The guitar did take me a bit of getting used to because the neck profile is a little bit thicker than usual, but Doug says that a large part of the guitars "hugeness" can be attributed to that.

One sad thing to note, on the way back from the Dream Theater tour (actually on a domestic flight) the TSA decided to check my Scott Dixon case (which holds 3 guitars) and didn't secure the guitars back, so the hardware from 2 of the guitars dented the hell out of the back of this guitar and my Daemoness which fucking sucks. You can see the damage on the back of the guitar in the pics. Annoying, but at least the guitar is not hindered in any way by it.

Specs are:
Lightweight Ash Body
Maple Neck with Dyed Maple Fillets
Rosewood Fretboard
Sperzel Locking Tuners
Schaller Hannes Bridge
Bareknuckle Coldsweat Bridge/VHII Neck
Petrucci Style Switch
1 Vol/No Tone


----------



## Stealthdjentstic (May 26, 2012)

Damn man, you guys dont have insurance against damage?


----------



## MFB (May 26, 2012)

Kudos for the new BM, but uh, wrong section bro


----------



## bulb (May 26, 2012)

Ah damn, my bad, i would have sworn i clicked on Standard guitars. Could a mod please move this there please?


----------



## theo (May 26, 2012)

That is truly a classy guitar


----------



## tr0n (May 26, 2012)

That really sucks what happened with the dents, but at least it ain't on the front!

I've got one of these bad boys with a set of Nailbombs and a Schaller Hannes too. What do you think of the Hannes vs the old Hipshot? What about the choice of pickups? I haven't really been able to A/B things.

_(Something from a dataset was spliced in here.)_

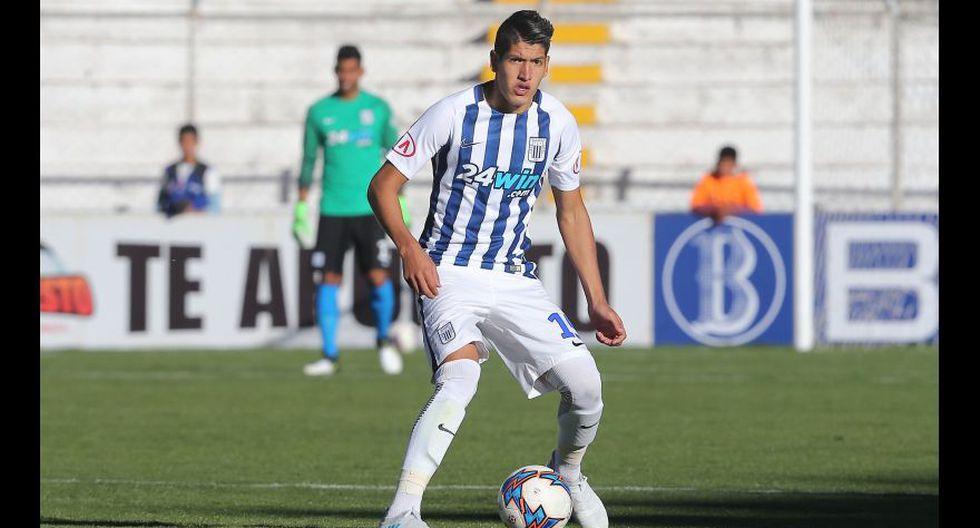 Alexis Cossio regresaría al once titular tras cumplir su sanción. (Foto: USI)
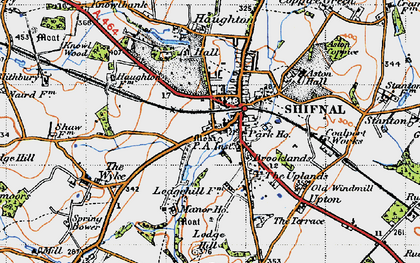 Old map of Shifnal in 1946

Anyways, grats on the NGD! You know they say when you go Black(machine) you never go back. My other guitars have had little love since I got it 10 months ago.


----------



## Xaios (May 26, 2012)

Noice.


----------



## eastguitar (May 26, 2012)

Sound incredible. Beautiful guitar!!!!


----------



## theo (May 26, 2012)

Why is one neck screw mismatched?


----------



## matt397 (May 26, 2012)

HNGD


----------



## HattersGonnaHat (May 26, 2012)

The grain patterns on more recent B6s I've seen have been gorgeous! Happy belated NGD, good sir.
By the way, do you still have your older B6? I haven't seen you use it in quite a while.


----------



## bulb (May 26, 2012)

theo said:


> Why is one neck screw mismatched?



That's just the light hitting it in that one pic, totally does look like that though haha


----------



## Electric Wizard (May 26, 2012)

How do you like the hannes in comparison to a hipshot or a blocked floyd?


----------



## Gilbertsgotbrootz (May 26, 2012)

bulb said:


> Review:
> What can i say that i haven't already said about Blackmachine before. Doug is obsessed with creating a certain kind of instrument, be it a full on B2 or a stripped down B6 like this one. He is after efficiency, getting a thin and light guitar to sound huge, making a guitar that is optimized for players who enjoy playing fast and hard. Lucky for me, we are on the same wavelength when it comes to what makes an ideal guitar, and once again this guitar does not disappoint.
> 
> To put it in words you guys can relate to. This guitar sound massive. So much low mids and purr to it, and yet it does it with very present attack. That is usually the tradeoff, you normally get a "warmer" sounding instrument by dulling down the high end, for some reason that just doesnt happen with this guitar, you get the warmth and yet it has all the attack i could ever want. Notes are so direct, they just seem to pop out ever so clearly.
> The guitar did take me a bit of getting used to because the neck profile is a little bit thicker than usual, but Doug says that a large part of the guitars "hugeness" can be attributed to that.


Well we obviously know it can dent .... But the question is ....... Will it djent ? Sorry Mr, Mansoor I had to ....


----------



## Advv (May 26, 2012)

Very nice. Sucks that it got dented though...


----------



## MiPwnYew (May 26, 2012)

Beautiful B6. Hate to ask, but any pictures of the damage done to the Daemoness?


----------



## mhickman2 (May 26, 2012)

Amazing! How does the Coldsweat/VHll sound together?


----------



## Adeamus (May 26, 2012)

Advv said:


> Very nice. Sucks that it got dented though...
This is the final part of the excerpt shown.